» **What is expected**
State how many lines of the records include the word "Zealand"; the reply is that number alone.

[Data items]
....................
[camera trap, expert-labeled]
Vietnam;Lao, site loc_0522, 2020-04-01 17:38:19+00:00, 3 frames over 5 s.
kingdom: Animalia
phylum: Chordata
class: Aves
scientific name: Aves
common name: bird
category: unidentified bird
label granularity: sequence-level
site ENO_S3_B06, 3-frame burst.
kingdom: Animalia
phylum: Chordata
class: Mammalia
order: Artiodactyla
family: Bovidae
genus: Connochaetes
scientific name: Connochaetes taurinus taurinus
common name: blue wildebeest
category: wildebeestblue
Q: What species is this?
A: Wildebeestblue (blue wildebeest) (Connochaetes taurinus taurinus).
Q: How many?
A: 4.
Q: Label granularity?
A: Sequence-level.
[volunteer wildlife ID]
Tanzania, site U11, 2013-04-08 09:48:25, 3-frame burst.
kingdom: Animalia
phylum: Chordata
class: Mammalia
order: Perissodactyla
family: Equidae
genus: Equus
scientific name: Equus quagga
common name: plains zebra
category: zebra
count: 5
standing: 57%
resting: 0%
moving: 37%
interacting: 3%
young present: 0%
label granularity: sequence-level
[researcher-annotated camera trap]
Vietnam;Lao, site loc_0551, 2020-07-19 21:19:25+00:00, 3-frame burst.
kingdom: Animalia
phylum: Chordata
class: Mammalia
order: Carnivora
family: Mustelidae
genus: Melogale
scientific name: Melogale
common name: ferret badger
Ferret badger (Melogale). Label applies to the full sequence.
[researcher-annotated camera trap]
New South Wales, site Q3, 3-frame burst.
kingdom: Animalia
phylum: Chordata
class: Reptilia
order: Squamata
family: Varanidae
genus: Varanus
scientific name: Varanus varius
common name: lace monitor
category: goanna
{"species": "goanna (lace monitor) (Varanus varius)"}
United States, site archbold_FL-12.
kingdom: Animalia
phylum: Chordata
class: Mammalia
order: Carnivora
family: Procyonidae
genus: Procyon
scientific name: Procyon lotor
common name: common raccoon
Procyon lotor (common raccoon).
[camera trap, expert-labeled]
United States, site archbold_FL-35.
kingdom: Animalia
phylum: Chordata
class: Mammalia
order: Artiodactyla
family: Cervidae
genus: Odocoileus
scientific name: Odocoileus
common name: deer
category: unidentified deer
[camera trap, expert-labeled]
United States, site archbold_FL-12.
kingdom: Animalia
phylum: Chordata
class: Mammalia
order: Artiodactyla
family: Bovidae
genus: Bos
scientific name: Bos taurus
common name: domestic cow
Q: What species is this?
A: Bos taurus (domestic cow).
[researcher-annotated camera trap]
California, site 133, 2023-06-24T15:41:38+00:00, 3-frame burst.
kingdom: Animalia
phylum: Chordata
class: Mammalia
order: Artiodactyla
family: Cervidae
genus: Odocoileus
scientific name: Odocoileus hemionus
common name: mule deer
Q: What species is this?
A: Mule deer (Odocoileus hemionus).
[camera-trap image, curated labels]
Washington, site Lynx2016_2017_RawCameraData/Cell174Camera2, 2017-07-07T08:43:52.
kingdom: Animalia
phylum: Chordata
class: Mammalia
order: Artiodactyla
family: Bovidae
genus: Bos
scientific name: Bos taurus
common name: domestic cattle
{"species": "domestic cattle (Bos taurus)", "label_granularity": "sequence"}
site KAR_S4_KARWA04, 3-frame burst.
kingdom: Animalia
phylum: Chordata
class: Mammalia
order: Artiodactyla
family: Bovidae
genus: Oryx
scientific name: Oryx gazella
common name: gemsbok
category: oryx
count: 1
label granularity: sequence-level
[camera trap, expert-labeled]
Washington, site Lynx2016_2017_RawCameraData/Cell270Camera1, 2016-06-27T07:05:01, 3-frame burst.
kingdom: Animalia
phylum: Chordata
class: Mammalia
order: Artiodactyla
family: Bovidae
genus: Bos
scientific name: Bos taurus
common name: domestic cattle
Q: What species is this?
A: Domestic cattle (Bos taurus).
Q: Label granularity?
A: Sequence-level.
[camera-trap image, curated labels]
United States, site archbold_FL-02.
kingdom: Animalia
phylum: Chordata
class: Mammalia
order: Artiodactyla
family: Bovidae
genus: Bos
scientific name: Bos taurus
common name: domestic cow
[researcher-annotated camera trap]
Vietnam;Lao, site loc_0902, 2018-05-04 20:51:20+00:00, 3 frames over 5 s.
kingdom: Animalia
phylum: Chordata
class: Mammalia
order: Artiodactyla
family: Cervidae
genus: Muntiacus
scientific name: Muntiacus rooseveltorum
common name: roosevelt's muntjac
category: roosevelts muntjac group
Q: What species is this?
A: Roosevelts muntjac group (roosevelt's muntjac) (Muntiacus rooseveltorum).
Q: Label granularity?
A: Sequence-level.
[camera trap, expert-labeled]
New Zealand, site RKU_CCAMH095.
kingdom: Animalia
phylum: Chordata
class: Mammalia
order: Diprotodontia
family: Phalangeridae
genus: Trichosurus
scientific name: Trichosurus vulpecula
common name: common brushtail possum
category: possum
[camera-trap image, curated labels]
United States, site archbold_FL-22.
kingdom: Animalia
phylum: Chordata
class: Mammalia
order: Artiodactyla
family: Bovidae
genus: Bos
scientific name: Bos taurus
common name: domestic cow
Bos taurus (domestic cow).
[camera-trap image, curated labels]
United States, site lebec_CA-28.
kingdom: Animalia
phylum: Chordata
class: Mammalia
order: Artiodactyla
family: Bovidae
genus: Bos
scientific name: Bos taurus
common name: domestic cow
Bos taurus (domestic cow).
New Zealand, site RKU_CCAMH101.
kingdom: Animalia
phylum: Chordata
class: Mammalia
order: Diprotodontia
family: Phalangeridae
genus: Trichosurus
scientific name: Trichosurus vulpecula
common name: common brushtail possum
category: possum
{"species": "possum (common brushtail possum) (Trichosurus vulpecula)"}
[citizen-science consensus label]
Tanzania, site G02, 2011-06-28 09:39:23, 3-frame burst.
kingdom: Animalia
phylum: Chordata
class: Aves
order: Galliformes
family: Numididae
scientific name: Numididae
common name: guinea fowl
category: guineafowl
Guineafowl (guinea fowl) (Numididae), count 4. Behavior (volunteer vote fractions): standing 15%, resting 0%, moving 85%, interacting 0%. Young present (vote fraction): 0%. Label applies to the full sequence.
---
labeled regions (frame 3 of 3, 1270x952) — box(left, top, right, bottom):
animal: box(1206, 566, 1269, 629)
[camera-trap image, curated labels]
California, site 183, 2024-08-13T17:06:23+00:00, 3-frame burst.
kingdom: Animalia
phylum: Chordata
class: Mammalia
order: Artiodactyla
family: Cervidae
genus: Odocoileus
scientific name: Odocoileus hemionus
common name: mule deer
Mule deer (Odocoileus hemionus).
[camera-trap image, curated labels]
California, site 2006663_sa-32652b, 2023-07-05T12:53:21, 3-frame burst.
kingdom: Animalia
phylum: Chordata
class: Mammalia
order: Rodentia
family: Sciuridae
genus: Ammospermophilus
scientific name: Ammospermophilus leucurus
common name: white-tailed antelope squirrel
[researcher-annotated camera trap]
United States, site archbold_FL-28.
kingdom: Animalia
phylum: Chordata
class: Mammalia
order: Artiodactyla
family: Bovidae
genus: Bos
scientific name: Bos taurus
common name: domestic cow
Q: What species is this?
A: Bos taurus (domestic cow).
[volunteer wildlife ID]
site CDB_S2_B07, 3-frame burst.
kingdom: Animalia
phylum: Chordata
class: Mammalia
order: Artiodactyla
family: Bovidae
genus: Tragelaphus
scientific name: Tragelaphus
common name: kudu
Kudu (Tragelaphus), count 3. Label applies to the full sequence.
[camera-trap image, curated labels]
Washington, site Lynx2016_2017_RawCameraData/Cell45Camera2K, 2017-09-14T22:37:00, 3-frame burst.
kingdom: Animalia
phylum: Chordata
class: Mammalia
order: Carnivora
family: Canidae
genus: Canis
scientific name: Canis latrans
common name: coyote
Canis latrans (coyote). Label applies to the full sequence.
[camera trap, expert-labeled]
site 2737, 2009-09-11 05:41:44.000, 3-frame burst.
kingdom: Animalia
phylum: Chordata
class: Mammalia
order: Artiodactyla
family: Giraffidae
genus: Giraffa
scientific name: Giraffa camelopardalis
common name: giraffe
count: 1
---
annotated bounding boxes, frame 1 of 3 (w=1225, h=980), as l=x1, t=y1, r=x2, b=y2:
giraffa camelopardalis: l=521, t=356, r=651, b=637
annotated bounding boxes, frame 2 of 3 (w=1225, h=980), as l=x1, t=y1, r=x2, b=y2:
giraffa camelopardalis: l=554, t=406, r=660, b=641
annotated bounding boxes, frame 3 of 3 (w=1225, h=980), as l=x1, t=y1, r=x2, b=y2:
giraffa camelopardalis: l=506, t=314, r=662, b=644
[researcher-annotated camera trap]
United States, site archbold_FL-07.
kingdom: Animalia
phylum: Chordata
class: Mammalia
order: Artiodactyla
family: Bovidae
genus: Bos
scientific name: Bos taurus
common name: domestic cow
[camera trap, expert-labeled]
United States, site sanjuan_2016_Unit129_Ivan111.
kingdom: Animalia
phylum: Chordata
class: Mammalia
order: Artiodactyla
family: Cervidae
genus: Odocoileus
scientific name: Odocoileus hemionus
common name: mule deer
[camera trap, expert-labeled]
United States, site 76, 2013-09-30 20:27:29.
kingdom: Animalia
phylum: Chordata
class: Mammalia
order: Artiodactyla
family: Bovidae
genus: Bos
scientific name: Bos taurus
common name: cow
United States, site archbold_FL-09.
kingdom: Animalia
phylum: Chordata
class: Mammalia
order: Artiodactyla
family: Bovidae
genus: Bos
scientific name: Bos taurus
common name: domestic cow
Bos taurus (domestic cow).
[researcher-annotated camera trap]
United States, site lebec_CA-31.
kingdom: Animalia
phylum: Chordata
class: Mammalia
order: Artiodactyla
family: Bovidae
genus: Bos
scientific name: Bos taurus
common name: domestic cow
....................
» **Solution to this problem**
2